The best way to determine cloud costs is to enlist the services of an objective third party, advises Ray DePena on the Cloud Computing Journal.

 

DePena, an IBM veteran and well-regarded cloud expert with one of the best LinkedIn bios ever (his current title is American Cloudsmith and Patriot in the Cloud Revolution), says it’s unrealistic to expect IT organizations to provide an unbiased comparison between on-premise and cloud costs. There’s an "inherent conflict of interest when a CEO/CFO asks the CIO to show them how they can migrate significant portions of the IT business unit to an alternative provider."

 

For the same reason, the third party shouldn’t be a vendor, selling either legacy infrastructure or cloud services. A vendor will hardly be "objective," as it has a vested interest in getting IT organizations to open their checkbooks.

 

A third party hopefully will include costs too often omitted in internal analyses, writes DePena, noting he’s seen comparative analyses with no mention of labor costs. Some internal analyses simply compare an on-premise virtual machine to a VM in the cloud and tweak the numbers by creating VM sprawl. DePena writes:

Sure, with a narrow analysis, if you take your $100,000+ system and divide by hundreds or thousands of underutilized VMs, your IT shop may artificially look competitive, though I doubt your CFO will be fooled by such a comparison.

DePena shares perhaps his most important point near the end of his post: If IT organizations want to optimize cloud savings and benefits, they’ll have to change their processes. He writes:

It doesn’t do much good to be able to bring up a VM in seconds or minutes if you have a 4-12 week legacy procurement process that no longer involves acquiring physical hardware, but VMs, while still requiring numerous management and finance approvals for what may be a temporary VM instance (and amount to a small expenditure). In my experience, the process at many enterprises take the same length of time whether it’s a 5 or 50 server purchase. Those processes will have to be re-engineered if one is serious about conducting business in the cloud.

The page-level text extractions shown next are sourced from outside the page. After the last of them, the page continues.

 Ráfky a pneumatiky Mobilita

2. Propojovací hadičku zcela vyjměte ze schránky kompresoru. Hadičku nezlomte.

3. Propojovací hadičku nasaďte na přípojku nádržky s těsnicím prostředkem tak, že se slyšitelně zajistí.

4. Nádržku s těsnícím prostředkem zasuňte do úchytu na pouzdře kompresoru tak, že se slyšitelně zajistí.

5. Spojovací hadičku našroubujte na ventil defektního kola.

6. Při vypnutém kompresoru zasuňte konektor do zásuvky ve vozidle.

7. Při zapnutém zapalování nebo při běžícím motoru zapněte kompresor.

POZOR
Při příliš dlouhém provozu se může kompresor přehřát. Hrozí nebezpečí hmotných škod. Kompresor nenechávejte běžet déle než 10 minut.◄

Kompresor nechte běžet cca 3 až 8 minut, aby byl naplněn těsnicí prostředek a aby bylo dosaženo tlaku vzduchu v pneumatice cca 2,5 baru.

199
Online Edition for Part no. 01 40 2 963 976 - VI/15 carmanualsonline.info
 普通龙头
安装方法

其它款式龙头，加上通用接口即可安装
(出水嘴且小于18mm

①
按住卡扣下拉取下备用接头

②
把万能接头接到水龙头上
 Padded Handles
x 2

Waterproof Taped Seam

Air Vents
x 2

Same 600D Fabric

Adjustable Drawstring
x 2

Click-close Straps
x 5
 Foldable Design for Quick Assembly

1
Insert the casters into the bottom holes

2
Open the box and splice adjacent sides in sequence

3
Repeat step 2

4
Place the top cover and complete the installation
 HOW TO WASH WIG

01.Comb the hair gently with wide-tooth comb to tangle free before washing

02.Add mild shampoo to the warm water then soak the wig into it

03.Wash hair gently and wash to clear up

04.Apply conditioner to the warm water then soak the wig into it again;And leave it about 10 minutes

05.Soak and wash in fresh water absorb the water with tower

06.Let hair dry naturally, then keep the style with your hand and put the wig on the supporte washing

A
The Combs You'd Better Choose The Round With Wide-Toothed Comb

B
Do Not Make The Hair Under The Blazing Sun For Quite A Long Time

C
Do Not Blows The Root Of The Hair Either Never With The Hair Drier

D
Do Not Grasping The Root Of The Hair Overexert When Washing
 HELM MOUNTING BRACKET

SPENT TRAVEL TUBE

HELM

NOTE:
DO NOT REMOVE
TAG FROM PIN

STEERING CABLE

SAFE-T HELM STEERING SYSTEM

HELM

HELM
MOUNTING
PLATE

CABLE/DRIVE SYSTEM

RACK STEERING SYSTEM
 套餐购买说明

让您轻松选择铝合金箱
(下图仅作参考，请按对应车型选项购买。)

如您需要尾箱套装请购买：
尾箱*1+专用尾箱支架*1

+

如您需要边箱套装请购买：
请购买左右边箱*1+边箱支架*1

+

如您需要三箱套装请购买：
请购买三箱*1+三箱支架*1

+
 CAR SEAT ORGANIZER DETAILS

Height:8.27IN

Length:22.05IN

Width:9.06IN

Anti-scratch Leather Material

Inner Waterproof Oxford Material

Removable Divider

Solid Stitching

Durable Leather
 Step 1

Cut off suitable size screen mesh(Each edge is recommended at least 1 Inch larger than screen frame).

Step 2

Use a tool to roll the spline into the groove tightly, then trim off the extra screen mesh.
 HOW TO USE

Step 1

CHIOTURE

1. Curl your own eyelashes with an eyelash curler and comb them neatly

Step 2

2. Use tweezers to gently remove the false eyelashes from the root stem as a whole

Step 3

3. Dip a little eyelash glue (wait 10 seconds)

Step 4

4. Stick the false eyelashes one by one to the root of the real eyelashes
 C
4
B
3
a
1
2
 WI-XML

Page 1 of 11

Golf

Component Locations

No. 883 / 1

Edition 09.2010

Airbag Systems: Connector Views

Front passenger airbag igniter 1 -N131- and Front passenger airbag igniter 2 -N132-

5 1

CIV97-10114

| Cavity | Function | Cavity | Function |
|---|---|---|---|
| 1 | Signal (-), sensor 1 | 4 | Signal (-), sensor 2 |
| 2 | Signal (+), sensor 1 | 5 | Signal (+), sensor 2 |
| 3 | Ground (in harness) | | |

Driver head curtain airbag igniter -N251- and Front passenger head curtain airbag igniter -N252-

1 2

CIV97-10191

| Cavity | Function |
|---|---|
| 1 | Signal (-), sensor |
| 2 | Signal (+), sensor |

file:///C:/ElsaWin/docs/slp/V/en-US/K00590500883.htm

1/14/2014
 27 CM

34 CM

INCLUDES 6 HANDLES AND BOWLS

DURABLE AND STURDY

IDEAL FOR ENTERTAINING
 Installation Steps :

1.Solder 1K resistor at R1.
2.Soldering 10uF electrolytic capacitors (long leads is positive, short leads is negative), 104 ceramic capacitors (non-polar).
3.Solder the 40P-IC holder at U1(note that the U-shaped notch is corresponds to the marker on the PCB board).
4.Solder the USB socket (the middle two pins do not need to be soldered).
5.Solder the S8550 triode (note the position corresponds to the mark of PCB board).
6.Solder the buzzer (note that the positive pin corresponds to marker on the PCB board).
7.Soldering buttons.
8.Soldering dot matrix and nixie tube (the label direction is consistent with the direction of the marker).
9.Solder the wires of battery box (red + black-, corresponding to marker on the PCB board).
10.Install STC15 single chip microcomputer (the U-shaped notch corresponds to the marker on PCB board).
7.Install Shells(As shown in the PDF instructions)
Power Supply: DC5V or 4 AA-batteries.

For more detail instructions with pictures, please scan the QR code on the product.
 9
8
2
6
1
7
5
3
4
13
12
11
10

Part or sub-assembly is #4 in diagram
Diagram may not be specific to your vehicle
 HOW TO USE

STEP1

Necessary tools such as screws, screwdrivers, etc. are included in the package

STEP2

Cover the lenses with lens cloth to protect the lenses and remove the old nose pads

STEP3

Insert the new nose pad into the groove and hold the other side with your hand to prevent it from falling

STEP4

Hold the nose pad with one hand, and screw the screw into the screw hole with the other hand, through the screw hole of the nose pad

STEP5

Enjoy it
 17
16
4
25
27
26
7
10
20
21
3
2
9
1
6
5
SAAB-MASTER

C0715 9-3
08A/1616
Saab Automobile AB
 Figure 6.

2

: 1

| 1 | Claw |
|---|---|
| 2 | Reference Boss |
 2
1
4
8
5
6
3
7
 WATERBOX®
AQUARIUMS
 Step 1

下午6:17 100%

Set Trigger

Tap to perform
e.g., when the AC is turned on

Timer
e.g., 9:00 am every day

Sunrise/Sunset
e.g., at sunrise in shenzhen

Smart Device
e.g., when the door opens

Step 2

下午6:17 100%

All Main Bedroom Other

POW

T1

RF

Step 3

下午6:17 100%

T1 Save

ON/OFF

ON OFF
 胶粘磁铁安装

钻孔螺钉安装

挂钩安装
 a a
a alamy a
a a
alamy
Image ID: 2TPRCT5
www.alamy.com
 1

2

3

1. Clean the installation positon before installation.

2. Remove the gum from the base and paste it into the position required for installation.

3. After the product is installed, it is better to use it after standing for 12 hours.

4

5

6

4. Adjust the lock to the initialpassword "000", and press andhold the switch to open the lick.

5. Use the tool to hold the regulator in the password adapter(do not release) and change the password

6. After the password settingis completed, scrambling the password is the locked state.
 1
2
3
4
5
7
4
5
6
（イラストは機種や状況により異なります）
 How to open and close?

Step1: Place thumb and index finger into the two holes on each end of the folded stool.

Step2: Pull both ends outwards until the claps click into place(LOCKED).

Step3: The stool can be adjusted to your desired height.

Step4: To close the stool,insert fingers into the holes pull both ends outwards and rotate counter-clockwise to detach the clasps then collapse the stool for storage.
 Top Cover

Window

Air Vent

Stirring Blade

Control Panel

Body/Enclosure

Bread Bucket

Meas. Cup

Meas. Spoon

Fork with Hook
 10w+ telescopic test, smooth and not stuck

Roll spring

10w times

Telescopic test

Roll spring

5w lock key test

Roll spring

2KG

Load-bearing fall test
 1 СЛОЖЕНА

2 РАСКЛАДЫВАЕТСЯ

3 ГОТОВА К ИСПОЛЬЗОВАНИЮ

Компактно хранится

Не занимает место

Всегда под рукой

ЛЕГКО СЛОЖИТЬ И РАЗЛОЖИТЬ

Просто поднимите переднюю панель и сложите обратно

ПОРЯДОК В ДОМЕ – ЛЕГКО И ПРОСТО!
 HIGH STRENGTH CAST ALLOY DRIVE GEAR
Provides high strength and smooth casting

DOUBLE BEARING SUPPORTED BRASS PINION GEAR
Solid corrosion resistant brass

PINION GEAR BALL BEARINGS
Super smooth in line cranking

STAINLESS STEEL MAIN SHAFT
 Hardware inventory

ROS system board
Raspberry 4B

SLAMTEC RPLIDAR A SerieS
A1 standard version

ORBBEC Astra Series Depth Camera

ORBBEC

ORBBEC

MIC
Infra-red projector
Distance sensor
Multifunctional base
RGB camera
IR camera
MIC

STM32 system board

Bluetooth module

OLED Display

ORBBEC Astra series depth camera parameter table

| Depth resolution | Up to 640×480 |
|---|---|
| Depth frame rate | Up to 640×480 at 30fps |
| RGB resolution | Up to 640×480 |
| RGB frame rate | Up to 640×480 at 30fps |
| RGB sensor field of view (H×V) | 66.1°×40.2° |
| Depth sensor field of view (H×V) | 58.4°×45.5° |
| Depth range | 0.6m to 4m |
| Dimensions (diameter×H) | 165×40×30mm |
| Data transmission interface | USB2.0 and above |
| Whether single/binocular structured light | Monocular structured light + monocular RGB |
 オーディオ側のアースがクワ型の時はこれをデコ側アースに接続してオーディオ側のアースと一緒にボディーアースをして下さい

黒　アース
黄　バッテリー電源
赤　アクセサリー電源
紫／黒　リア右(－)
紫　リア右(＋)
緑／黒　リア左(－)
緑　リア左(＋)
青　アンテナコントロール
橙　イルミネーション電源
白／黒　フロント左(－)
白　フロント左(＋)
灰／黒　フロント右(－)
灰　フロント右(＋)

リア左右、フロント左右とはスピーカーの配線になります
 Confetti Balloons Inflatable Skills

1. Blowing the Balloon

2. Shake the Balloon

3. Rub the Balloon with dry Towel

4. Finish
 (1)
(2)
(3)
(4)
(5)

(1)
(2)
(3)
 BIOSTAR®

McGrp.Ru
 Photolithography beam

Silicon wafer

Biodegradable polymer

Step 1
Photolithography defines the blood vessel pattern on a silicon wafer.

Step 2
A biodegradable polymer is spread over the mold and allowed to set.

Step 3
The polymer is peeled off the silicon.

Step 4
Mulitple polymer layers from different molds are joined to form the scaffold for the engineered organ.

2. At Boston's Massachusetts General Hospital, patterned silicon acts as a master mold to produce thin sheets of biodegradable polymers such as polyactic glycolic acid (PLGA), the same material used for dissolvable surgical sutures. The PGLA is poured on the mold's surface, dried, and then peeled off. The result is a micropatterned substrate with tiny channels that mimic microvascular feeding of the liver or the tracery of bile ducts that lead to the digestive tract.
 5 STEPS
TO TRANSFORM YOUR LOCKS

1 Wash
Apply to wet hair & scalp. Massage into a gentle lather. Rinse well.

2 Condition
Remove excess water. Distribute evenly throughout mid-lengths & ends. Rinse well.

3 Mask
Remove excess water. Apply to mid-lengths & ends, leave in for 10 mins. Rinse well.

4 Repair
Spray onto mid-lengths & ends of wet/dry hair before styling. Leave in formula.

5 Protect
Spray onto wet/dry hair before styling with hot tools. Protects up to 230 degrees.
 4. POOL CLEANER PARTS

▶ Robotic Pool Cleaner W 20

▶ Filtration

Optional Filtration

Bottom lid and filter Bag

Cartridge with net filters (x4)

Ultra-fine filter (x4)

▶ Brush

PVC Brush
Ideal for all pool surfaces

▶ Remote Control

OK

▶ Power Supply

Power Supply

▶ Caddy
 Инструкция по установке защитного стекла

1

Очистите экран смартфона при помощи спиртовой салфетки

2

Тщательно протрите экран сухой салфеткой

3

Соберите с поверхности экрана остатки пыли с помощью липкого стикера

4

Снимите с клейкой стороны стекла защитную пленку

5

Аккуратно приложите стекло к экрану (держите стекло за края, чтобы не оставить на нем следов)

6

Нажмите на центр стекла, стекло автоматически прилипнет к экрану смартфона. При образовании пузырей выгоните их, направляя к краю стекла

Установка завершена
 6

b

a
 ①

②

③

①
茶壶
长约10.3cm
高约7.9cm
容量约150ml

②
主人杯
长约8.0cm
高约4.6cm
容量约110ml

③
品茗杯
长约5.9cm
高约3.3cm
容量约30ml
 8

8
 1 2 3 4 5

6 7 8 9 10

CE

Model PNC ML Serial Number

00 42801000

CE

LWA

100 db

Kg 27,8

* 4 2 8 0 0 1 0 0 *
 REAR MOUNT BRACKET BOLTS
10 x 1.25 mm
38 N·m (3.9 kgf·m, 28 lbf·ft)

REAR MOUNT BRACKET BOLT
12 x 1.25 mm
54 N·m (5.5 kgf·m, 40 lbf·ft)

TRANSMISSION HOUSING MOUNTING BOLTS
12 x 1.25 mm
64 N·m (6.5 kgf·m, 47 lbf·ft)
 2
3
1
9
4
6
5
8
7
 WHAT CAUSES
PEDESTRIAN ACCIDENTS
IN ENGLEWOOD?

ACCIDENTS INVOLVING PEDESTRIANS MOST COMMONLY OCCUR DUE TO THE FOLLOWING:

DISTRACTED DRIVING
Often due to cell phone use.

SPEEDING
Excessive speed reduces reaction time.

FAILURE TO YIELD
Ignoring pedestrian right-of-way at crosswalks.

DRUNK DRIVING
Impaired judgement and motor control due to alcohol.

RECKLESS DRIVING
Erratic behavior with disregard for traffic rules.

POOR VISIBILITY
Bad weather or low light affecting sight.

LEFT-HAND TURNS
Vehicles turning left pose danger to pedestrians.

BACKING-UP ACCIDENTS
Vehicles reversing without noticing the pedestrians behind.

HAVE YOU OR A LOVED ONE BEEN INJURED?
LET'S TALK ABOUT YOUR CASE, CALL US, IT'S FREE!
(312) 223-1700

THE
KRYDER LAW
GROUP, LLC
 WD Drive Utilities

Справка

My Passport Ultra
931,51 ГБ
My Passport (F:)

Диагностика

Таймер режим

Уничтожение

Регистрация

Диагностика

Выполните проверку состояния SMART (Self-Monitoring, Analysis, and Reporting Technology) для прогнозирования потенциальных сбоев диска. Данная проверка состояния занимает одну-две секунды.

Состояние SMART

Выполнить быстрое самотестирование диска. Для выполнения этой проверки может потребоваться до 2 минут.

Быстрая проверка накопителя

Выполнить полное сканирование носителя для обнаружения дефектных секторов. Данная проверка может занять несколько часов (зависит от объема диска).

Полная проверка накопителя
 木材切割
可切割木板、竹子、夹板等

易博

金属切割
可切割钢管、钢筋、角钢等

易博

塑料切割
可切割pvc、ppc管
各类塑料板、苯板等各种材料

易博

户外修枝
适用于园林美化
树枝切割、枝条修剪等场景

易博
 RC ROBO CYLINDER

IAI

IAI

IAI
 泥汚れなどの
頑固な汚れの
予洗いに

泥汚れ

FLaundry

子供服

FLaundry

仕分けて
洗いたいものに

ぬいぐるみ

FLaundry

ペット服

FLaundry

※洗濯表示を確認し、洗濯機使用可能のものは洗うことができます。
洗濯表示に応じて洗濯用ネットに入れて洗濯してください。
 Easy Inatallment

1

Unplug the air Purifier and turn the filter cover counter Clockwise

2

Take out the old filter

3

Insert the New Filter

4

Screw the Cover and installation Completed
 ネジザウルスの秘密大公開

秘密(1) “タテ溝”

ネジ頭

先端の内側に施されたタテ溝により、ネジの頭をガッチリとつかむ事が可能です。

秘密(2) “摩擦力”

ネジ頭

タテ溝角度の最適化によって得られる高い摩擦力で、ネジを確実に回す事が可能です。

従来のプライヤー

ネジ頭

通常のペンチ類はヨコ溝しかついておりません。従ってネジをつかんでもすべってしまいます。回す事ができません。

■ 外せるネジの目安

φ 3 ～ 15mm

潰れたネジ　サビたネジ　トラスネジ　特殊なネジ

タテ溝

I got a very similar take from Bernard Golden, CEO of consulting company HyperStratus and author of “Virtualization for Dummies,” when I interviewed him for a story on cloud computing back in 2009.

 

He told me some IT organizations might chafe at process changes required for them to enjoy the benefits of cloud computing. The cloud will call for shifts in processes as basic as budgeting, which will no longer involve submitting funding requests based upon relatively simple hardware and software cost calculations. Said Golden:

If IT organizations want to take advantage of cloud computing, they will have to modify or even jettison many of their existing processes.